Voyage : découvrir le monde quand on est Noir

"En Chine et en Inde, mes cheveux et ma peau ont déjà poussé de nombreux curieux à s'arrêter."

De Heather Greenwood Davis
Publication 6 sept. 2019, 11:07 CEST
Un jeune touriste américain issu de la 11e génération de descendance des esclaves scrute l'horizon depuis ...
Un jeune touriste américain issu de la 11e génération de descendance des esclaves scrute l'horizon depuis Fort William au Ghana, l'un des points de départ de la traite négrière transatlantique.
PHOTOGRAPHIE DE Jane Hahn

Chaque année, des centaines d'Afro-Américains prennent un vol à destination du Ghana. Pour bon nombre d'entre eux, ce voyage est le premier sur le continent africain. Ils répondront à un appel lancé par ce pays d'Afrique de l'Ouest les incitant à revenir fouler la terre de leurs ancêtres. Le premier navire à transporter des esclaves africains vers ce qui allait plus tard devenir les États-Unis d'Amérique aurait vraisemblablement démarré du Ghana.

Quatre cents ans plus tard, les Afro-Américains ne demandent qu'une chose : comprendre ce qu'ils ont laissé derrière. Le Ghana a déclaré l'année 2019 comme étant « The Year of Return » (en français, l'année du retour, ndlr). (À lire : L'épave du dernier négrier américain vient d'être découverte.)

Je ne suis pas Afro-Américaine mais en tant que femme noire vivant en Amérique du Nord, je comprends que l'invitation puisse séduire. Ce n'est pas rien de trouver un lieu dans ce monde qui souhaite raconter votre histoire.

Mon histoire a toujours été influencée par mes origines et le voyage. Mes parents ont émigré de Jamaïque au Canada dans les années 1970. Mon enfance était ponctuée de voyages annuels dans divers endroits du Canada, des États-Unis et des Caraïbes. À chaque excursion au-delà de notre quartier, mes parents ramenaient à la maison, intentionnellement ou non, l'idée qu'il m'appartenait d'explorer le monde. Mes souvenirs de voyage se concentraient sur ce que je voyais et non pas sur la façon dont j'étais regardée. Les accueils chaleureux étaient un luxe que je prenais pour acquis.

À mesure que je grandissais, je réalisais que ça n'avait pas toujours été le cas pour de nombreuses personnes avant moi et notamment pour mes parents. Enfants, ils n'ont pas eu les opportunités de voyage qui m'ont été accordées. Et lorsque finalement, arrivés à l'âge adulte ils ont pu découvrir le monde, leurs enfants dans les bras et bien loin de leur terre natale à majorité noire, ils étaient souvent confrontés à des préjugés que j'étais trop jeune pour reconnaître.

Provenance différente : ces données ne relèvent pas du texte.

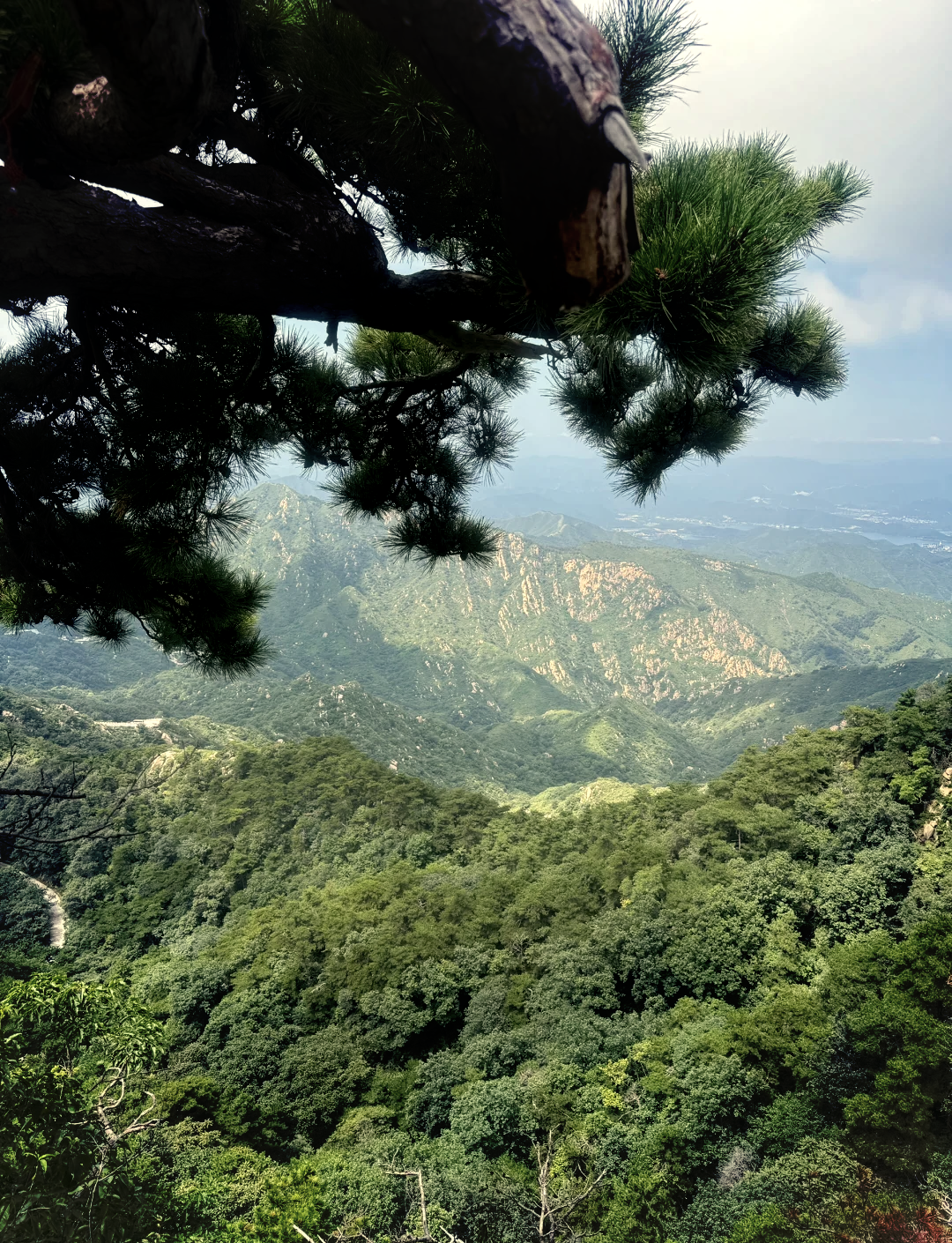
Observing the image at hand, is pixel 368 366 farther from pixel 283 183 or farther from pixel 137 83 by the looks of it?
pixel 137 83

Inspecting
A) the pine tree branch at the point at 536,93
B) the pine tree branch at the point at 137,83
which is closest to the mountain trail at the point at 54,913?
the pine tree branch at the point at 137,83

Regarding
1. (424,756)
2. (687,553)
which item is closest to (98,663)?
(424,756)

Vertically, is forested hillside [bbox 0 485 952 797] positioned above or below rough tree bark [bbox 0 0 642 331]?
below

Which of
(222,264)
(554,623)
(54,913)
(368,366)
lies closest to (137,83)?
(222,264)

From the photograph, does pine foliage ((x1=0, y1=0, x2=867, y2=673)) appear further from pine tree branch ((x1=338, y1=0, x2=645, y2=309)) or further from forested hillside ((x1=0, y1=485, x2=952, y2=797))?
forested hillside ((x1=0, y1=485, x2=952, y2=797))

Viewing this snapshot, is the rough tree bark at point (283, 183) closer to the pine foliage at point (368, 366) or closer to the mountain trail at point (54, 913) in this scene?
the pine foliage at point (368, 366)

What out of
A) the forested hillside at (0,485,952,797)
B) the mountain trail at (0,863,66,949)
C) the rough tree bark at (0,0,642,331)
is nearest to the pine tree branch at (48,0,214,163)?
the rough tree bark at (0,0,642,331)
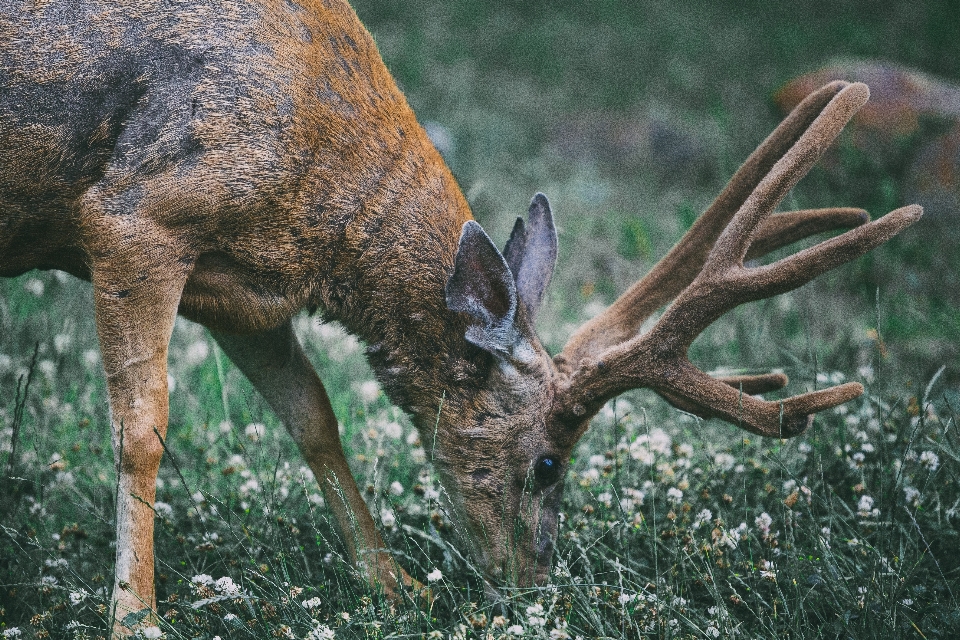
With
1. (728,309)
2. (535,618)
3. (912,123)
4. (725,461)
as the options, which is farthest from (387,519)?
(912,123)

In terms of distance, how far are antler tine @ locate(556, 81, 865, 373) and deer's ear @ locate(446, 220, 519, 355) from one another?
38 cm

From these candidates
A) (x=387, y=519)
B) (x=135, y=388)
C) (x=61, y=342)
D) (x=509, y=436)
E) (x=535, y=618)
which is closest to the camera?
(x=535, y=618)

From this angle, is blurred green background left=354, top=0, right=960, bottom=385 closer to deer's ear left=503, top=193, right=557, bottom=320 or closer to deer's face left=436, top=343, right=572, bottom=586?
deer's ear left=503, top=193, right=557, bottom=320

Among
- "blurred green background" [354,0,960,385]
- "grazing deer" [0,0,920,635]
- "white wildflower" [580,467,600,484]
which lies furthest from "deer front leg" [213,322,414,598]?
"blurred green background" [354,0,960,385]

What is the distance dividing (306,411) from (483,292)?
1044 millimetres

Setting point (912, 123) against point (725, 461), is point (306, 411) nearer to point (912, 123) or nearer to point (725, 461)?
point (725, 461)

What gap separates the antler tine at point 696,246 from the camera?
11.4ft

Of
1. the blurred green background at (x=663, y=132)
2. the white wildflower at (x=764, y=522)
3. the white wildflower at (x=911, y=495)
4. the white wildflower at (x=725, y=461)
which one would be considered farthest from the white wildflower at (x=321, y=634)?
the blurred green background at (x=663, y=132)

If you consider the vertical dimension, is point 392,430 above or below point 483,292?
below

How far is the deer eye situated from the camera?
130 inches

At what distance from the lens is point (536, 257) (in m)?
3.40

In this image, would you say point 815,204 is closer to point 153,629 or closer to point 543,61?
point 543,61

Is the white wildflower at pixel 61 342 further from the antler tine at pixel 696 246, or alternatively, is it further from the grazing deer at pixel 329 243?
the antler tine at pixel 696 246

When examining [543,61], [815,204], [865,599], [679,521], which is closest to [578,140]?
[543,61]
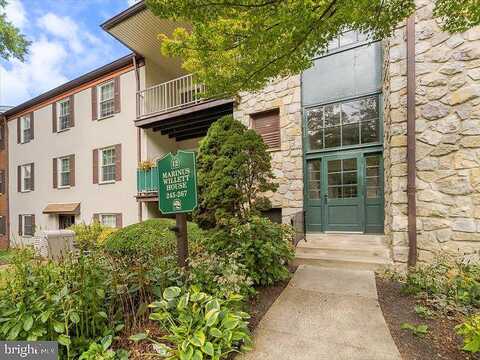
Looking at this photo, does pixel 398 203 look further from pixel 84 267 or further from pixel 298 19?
pixel 84 267

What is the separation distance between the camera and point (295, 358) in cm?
266

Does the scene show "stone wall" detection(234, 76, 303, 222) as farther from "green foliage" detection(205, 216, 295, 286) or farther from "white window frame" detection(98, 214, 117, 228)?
"white window frame" detection(98, 214, 117, 228)

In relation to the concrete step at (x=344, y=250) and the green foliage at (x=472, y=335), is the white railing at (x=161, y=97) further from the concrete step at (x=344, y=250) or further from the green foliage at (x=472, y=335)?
the green foliage at (x=472, y=335)

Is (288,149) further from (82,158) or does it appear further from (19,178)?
(19,178)

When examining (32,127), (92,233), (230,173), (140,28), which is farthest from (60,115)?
(230,173)

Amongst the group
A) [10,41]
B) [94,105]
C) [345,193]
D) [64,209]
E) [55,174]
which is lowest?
[64,209]

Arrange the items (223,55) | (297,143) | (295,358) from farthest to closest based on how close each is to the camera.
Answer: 1. (297,143)
2. (223,55)
3. (295,358)

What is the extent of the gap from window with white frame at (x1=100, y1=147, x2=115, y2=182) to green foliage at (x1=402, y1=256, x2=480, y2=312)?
34.7ft

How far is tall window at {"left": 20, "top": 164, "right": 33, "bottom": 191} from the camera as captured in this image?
1454 cm

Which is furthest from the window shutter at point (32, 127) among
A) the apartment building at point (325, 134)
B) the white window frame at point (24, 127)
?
the apartment building at point (325, 134)

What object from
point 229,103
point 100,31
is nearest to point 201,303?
point 229,103

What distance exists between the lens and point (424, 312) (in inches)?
129

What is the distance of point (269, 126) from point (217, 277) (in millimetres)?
5324

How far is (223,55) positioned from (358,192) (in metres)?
4.57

Des années plus tard, mes propres voyages à travers le monde en tant que journaliste m'ont aidé à comprendre que la couleur était intrinsèquement liée à mon expérience. Les articles que j'écris n'ont pas besoin d'être ouvertement centrés sur des questions ethniques pour me permettre de partager mon point de vue de personne racisée.

Être Noire et voyager, ça voulait dire qu'un chef local pouvait m'aborder pour me dire à quel point je ressemblais à un membre d'une tribu voisine lors d'un séjour professionnel au Ghana quand j'avais la vingtaine. Ça veut dire qu'en Éthiopie, au Rwanda, en Angleterre et dans le Nord canadien les personnes qui voient en ma couleur de peau une connexion m'appellent « ma sœur » (et me traitent comme telle).

Cela peut également mener à des expériences troublantes et à des occasions propices à la conversation. En Chine et en Inde, mes cheveux et ma peau ont déjà poussé de nombreux curieux à s'arrêter. (À lire : Visiter la Chine lorsqu'on est Noir.)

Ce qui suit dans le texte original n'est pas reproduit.